What does the future of digital claims look like?
What’s driving your digital claims transformation program: COVID? Competition? Or cost? Whatever the answer, we could be in danger of leaving the customer out of the equation in the rush to digitize and automate insurance processes.
This is the warning ringing out from a recent research report from IT analyst Forrester, which found that consumers don’t trust ‘black box’ digital claims processes and would much rather speak to a human being. You heard that right.
Throwing technology at the problem
It has implications for insurers who have invested significantly in digitizing claims processes to alleviate the cost of call centers and replace manual processes with automated ones. That was the prevailing advice to insurers from the big consultancy and tech firms who have argued that greater digitization leads to improved efficiency and better customer service.
It’s also food for thought for organizations that are rapidly introducing piecemeal tech features to solve a problem, such as chatbots, online customer self-service and photo apps, but from a technology – rather than a human – perspective.
While these additional services can certainly bring efficiencies to the claims handling process, it is vital to give your customer service agents, loss adjusters and claims managers what they need to provide the human touch.
It could be time to take a more user-centric approach, reimagine the customer journey and find out what customers want.
While insurers have been busy adding self-service features for elements such as first notice of loss, the adjustment process, and payment, Forrester found that 56% of survey respondents prefer to work with a person rather than use digital self-service tools.
Customers may well file a claim online using self-service, only to follow up straight away with a phone call to confirm that the process has worked. This undermines the point of the digital enhancements, which are meant to lessen the load on claims and contact center resources, says Forrester. And it also means the features are not necessarily saving the business money but doubling up on customer touchpoints.

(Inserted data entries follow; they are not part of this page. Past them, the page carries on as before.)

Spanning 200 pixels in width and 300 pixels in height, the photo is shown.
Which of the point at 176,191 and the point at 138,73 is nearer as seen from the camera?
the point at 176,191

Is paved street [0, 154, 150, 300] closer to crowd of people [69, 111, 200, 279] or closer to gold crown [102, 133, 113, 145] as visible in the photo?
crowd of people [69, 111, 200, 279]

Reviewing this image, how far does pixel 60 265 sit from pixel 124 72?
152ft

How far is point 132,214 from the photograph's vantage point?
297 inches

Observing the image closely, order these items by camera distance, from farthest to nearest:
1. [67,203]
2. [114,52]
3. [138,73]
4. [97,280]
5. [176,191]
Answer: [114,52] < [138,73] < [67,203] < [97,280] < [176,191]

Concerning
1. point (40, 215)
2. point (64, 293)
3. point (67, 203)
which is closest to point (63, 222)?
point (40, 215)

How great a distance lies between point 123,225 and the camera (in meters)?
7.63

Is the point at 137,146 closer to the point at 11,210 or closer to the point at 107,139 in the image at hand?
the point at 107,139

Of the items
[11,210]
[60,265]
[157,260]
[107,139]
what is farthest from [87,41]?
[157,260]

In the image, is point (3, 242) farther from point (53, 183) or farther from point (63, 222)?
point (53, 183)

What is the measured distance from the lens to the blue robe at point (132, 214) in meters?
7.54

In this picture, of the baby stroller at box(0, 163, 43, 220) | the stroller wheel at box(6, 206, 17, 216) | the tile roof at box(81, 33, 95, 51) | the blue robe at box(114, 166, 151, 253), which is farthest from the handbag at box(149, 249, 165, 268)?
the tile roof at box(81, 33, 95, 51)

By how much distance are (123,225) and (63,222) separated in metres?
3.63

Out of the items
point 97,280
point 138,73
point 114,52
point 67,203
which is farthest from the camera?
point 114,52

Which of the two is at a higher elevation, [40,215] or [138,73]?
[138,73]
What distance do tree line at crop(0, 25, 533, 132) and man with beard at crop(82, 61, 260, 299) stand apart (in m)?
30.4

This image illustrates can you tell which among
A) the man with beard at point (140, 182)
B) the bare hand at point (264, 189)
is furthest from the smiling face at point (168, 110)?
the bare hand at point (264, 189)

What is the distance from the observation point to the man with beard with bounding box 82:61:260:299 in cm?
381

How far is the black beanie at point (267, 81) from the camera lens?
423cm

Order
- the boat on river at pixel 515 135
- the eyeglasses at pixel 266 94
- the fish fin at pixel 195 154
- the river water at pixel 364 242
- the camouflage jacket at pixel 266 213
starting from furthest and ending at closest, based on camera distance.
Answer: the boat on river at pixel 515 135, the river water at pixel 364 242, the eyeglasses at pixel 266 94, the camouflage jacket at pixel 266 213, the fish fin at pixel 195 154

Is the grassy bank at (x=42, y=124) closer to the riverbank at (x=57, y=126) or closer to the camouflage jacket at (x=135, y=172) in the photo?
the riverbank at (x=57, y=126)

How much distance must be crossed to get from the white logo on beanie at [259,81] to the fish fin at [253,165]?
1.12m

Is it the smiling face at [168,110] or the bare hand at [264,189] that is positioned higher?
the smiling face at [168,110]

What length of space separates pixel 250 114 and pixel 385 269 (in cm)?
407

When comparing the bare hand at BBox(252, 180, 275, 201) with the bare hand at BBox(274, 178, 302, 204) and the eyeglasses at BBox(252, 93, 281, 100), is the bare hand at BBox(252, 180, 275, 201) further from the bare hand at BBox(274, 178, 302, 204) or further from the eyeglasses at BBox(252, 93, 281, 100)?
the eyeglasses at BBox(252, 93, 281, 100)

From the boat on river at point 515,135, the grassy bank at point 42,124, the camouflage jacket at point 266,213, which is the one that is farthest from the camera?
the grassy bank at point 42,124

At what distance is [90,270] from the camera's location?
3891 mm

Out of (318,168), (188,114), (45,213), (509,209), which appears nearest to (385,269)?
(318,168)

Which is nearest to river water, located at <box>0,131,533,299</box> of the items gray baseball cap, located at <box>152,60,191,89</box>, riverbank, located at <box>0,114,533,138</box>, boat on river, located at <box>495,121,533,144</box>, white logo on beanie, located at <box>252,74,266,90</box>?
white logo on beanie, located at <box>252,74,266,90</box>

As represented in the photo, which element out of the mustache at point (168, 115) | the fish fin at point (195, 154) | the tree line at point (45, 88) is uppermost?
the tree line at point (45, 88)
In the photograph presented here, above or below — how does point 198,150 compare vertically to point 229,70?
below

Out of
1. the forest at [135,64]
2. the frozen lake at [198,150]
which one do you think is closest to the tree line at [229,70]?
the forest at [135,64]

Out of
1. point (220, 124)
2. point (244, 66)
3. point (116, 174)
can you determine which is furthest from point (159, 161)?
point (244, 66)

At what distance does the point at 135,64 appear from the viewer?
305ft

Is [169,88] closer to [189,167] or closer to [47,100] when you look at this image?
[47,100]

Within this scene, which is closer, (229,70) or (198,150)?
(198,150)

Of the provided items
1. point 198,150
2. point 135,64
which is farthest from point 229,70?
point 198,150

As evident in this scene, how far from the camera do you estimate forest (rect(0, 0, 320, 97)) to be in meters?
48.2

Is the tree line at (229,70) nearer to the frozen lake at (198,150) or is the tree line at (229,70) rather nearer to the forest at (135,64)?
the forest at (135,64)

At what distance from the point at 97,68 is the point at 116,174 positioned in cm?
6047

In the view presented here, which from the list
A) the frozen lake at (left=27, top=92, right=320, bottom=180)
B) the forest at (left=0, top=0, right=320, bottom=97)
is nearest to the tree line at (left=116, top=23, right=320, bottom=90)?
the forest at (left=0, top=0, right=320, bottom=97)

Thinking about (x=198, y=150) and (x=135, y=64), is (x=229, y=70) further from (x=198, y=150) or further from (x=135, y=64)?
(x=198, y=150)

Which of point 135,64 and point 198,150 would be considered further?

Even the most tech-savvy customers call to follow up. Mainly because they want somebody to explain what is going on behind the scenes regarding the insurer’s decision-making and process, said Ellen Carney, Forrester principal analyst, who co-wrote the report.
The human touch
Claimants crave the human touch, Forrester notes, and this should prompt a rethink.
This isn’t an argument against claims process automation or AI features that speed up claims assessment, such as natural language document screening and virtual assistants, or data analytics that improve risk, fraud and post-claims reviews.
However, the kinds of capabilities you may need to prioritize your investment in are the ones that enable your people to be more effective in delivering an empathetic experience and being more human. These could be where you make your efficiencies, speed up your processes, and build trust and relationships that are profitable in the long term.
A user-centric approach
The end-to-end claims process is larger and more complex than the part the customer sees. This is a key reason why customers choose to call the insurer as well as communicating online. However, it’s not enough just to streamline and automate those internal processes. Insurers need to take a user-focused approach and prioritize and identify the areas that need investment.
The goal may be to bring greater transparency to opaque internal systems or to dramatically improve and humanize the elements of the claims process that matter to the customer. You can then build the other parts of your services around the IT intervention in a way that supports and enhances the whole process.
For many insurers, the E2E process is held over multiple systems, with no single point where they can add value to customer interactions. So, to enhance and free up staff to focus on the ‘golden moments’ of the process will mean investing significantly in systems and processes in multiple areas.
There is an alternative, however, and that is to design the E2E process by centering it on the user and aligning your business to respond quickly to changes in customer needs.
1. Move fast, fix things
Amazon founder Jeff Bezos talks about a Day 1 philosophy which is that the organization should always have an entrepreneurial, startup mindset. This enables it to make high-quality, high-velocity decisions. It also provides the flexibility to avoid a one-size-fits-all decision-making process, and the ability to pivot quickly.
“You need to be good at quickly recognizing and correcting bad decisions. If you’re good at course correcting, being wrong may be less costly than you think, whereas being slow is going to be expensive for sure,” Bezos advises.
2. Incorporate design thinking
A more human-centric, responsive and personalized approach could involve incorporating Design Thinking from the start, where you firstly empathize with the user and research their requirements; then define their needs and problems, create ideas, prototype your solutions, and finally try them out. This could make the difference between presenting your customers with an opaque black box claims system, and one that is more interactive, transparent and customer-centric.
3. Adopt an agile approach
It could also involve building in flexibility from the start of a technology change program. Defining a new process upfront and then trying to build it into everyday operations rarely works, and the customer needs are ever-changing. What works today may change in a year. Your approach must be able to respond to future change, and for this you need an approach with agile thinking at its core. This is as much about a mindset and approach as it is about development techniques and technologies.
Technology should always be a means to an end, rather than an end in itself. Let’s humanize the insurance claims process and take the industry to a new level of customer-centricity.